Set down all of the lines below exactly as they are given.

RECORDS FOR PROCESSING section start

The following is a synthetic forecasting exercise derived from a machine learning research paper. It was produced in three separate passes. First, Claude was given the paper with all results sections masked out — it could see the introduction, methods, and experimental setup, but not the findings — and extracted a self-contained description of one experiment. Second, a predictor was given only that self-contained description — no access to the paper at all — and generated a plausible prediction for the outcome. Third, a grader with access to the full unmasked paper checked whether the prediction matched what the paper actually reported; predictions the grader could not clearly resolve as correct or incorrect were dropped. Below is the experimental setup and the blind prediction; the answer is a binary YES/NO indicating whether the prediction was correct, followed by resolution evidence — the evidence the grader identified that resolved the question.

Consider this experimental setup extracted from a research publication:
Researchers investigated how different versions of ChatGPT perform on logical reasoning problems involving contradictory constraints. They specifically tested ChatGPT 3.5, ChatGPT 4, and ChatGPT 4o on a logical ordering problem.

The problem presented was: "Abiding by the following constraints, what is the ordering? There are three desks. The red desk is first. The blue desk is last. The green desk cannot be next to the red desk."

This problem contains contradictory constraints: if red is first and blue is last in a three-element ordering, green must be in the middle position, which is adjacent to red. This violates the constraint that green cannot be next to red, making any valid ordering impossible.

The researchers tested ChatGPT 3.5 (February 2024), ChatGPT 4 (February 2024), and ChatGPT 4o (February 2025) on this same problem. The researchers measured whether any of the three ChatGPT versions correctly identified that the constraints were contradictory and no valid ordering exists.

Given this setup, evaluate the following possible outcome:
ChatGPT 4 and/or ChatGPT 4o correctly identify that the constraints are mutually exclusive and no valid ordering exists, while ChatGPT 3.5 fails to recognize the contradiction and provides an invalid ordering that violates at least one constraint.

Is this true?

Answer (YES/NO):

RECORDS FOR PROCESSING section end

■ **SOLUTION**:
The following is a synthetic forecasting exercise derived from a machine learning research paper. It was produced in three separate passes. First, Claude was given the paper with all results sections masked out — it could see the introduction, methods, and experimental setup, but not the findings — and extracted a self-contained description of one experiment. Second, a predictor was given only that self-contained description — no access to the paper at all — and generated a plausible prediction for the outcome. Third, a grader with access to the full unmasked paper checked whether the prediction matched what the paper actually reported; predictions the grader could not clearly resolve as correct or incorrect were dropped. Below is the experimental setup and the blind prediction; the answer is a binary YES/NO indicating whether the prediction was correct, followed by resolution evidence — the evidence the grader identified that resolved the question.

Consider this experimental setup extracted from a research publication:
Researchers investigated how different versions of ChatGPT perform on logical reasoning problems involving contradictory constraints. They specifically tested ChatGPT 3.5, ChatGPT 4, and ChatGPT 4o on a logical ordering problem.

The problem presented was: "Abiding by the following constraints, what is the ordering? There are three desks. The red desk is first. The blue desk is last. The green desk cannot be next to the red desk."

This problem contains contradictory constraints: if red is first and blue is last in a three-element ordering, green must be in the middle position, which is adjacent to red. This violates the constraint that green cannot be next to red, making any valid ordering impossible.

The researchers tested ChatGPT 3.5 (February 2024), ChatGPT 4 (February 2024), and ChatGPT 4o (February 2025) on this same problem. The researchers measured whether any of the three ChatGPT versions correctly identified that the constraints were contradictory and no valid ordering exists.

Given this setup, evaluate the following possible outcome:
ChatGPT 4 and/or ChatGPT 4o correctly identify that the constraints are mutually exclusive and no valid ordering exists, while ChatGPT 3.5 fails to recognize the contradiction and provides an invalid ordering that violates at least one constraint.

Is this true?

Answer (YES/NO):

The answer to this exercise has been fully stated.